▸ **INSTRUÇÃO 1**: Na matéria sobre a recriação do Ministério das Comunicações, qual deputado foi convidado para assumir a pasta?

Valor econômico, v.21, n.5020, 12/06/2020. Política, p. A7

 

Nova pasta reforça elo com centrão e evangélicos

Raphael Di Cunto

Matheus Schuch

Andrea Jubé

Marcelo Ribeiro

Fabio Graner

12/06/2020

 

 

O convite ao deputado Fábio Faria (PSD-RN) para assumir o Ministério das Comunicações faz parte da estratégia do presidente Jair Bolsonaro de afinar a relação com o Congresso e, ao mesmo tempo, incrementar a comunicação do governo, hoje vinculada à ala ideológica. Ao transferir a Secretaria de Comunicação (Secom) do Palácio do Planalto para a Esplanada dos Ministérios, Bolsonaro também busca se afastar do inquérito das "fake news" no Supremo Tribunal Federal (STF).

O presidente, segundo aliados, estudava mudanças há algumas semanas por insatisfação com o ministro Marcos Pontes, que chegou a ser uma das "grifes" do governo, pelo histórico de astronauta, mas que foi comunicado, após a decisão já estar tomada, sobre a recriação do Ministério das Comunicações.

▸ **INSTRUÇÃO 2**: Devolva todas as linhas dos registros que contêm a sequência "path".

▸ **Registros armazenados**:
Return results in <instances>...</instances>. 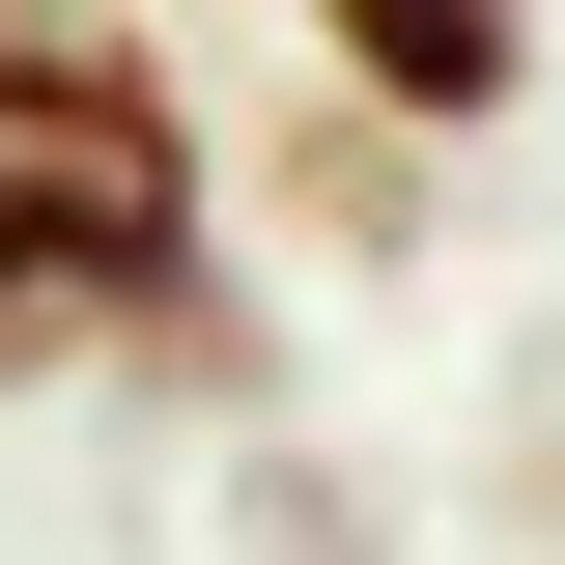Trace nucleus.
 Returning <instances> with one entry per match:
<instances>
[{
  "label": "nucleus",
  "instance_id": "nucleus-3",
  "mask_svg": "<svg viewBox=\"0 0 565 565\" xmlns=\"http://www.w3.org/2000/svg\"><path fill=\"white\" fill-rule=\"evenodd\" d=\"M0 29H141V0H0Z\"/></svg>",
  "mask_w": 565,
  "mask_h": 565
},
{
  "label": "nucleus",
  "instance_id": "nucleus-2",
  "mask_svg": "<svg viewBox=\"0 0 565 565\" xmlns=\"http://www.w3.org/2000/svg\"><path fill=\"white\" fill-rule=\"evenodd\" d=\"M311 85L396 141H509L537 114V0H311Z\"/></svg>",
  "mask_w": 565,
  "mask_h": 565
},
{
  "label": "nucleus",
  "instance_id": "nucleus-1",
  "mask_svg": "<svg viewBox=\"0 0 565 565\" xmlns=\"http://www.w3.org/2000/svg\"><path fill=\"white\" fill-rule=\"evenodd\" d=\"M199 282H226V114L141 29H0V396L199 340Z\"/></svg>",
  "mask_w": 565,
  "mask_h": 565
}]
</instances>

...

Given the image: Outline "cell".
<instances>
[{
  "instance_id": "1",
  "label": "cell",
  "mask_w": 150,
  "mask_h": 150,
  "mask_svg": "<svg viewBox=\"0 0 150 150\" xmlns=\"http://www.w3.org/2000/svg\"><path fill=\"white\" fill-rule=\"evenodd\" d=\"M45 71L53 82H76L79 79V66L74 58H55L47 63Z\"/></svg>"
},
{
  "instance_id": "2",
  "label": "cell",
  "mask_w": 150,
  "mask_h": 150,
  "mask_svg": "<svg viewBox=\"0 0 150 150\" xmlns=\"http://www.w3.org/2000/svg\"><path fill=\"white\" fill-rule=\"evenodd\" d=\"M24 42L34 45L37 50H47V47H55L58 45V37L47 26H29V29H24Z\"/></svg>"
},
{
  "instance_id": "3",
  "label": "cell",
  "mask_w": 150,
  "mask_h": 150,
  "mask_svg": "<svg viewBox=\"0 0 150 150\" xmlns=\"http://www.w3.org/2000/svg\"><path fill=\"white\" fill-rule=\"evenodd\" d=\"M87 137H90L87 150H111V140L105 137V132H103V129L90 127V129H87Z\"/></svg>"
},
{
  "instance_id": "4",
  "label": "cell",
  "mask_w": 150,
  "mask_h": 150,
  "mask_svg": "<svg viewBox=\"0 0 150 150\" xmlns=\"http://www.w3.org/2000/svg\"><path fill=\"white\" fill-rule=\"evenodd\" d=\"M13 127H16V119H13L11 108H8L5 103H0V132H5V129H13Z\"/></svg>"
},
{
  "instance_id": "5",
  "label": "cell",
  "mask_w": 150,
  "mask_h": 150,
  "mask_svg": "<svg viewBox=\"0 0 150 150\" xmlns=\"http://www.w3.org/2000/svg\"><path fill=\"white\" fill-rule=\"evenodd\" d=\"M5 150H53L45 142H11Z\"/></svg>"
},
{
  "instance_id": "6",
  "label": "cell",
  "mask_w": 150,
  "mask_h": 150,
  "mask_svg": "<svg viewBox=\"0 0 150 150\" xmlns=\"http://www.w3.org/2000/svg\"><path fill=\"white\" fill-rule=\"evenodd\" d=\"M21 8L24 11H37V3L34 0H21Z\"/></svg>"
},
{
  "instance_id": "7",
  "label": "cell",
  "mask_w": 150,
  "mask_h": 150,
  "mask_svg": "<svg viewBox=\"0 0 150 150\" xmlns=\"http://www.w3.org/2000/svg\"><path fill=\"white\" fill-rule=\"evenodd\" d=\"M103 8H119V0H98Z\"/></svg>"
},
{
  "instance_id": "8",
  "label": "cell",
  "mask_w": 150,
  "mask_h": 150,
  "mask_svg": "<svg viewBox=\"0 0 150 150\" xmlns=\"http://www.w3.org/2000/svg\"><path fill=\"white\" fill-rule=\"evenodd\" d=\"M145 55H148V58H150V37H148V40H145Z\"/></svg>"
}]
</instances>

▸ **SOLUÇÃO DA TAREFA 1**: O deputado Fábio Faria (PSD-RN).

▸ **SOLUÇÃO DA TAREFA 2**:
  "mask_svg": "<svg viewBox=\"0 0 565 565\" xmlns=\"http://www.w3.org/2000/svg\"><path fill=\"white\" fill-rule=\"evenodd\" d=\"M0 29H141V0H0Z\"/></svg>",
  "mask_svg": "<svg viewBox=\"0 0 565 565\" xmlns=\"http://www.w3.org/2000/svg\"><path fill=\"white\" fill-rule=\"evenodd\" d=\"M311 85L396 141H509L537 114V0H311Z\"/></svg>",
  "mask_svg": "<svg viewBox=\"0 0 565 565\" xmlns=\"http://www.w3.org/2000/svg\"><path fill=\"white\" fill-rule=\"evenodd\" d=\"M199 282H226V114L141 29H0V396L199 340Z\"/></svg>",
  "mask_svg": "<svg viewBox=\"0 0 150 150\" xmlns=\"http://www.w3.org/2000/svg\"><path fill=\"white\" fill-rule=\"evenodd\" d=\"M45 71L53 82H76L79 79V66L74 58H55L47 63Z\"/></svg>"
  "mask_svg": "<svg viewBox=\"0 0 150 150\" xmlns=\"http://www.w3.org/2000/svg\"><path fill=\"white\" fill-rule=\"evenodd\" d=\"M24 42L34 45L37 50H47V47H55L58 45V37L47 26H29V29H24Z\"/></svg>"
  "mask_svg": "<svg viewBox=\"0 0 150 150\" xmlns=\"http://www.w3.org/2000/svg\"><path fill=\"white\" fill-rule=\"evenodd\" d=\"M87 137H90L87 150H111V140L105 137V132H103V129L90 127V129H87Z\"/></svg>"
  "mask_svg": "<svg viewBox=\"0 0 150 150\" xmlns=\"http://www.w3.org/2000/svg\"><path fill=\"white\" fill-rule=\"evenodd\" d=\"M13 127H16V119H13L11 108H8L5 103H0V132H5V129H13Z\"/></svg>"
  "mask_svg": "<svg viewBox=\"0 0 150 150\" xmlns=\"http://www.w3.org/2000/svg\"><path fill=\"white\" fill-rule=\"evenodd\" d=\"M5 150H53L45 142H11Z\"/></svg>"
  "mask_svg": "<svg viewBox=\"0 0 150 150\" xmlns=\"http://www.w3.org/2000/svg\"><path fill=\"white\" fill-rule=\"evenodd\" d=\"M21 8L24 11H37V3L34 0H21Z\"/></svg>"
  "mask_svg": "<svg viewBox=\"0 0 150 150\" xmlns=\"http://www.w3.org/2000/svg\"><path fill=\"white\" fill-rule=\"evenodd\" d=\"M103 8H119V0H98Z\"/></svg>"
  "mask_svg": "<svg viewBox=\"0 0 150 150\" xmlns=\"http://www.w3.org/2000/svg\"><path fill=\"white\" fill-rule=\"evenodd\" d=\"M145 55H148V58H150V37H148V40H145Z\"/></svg>"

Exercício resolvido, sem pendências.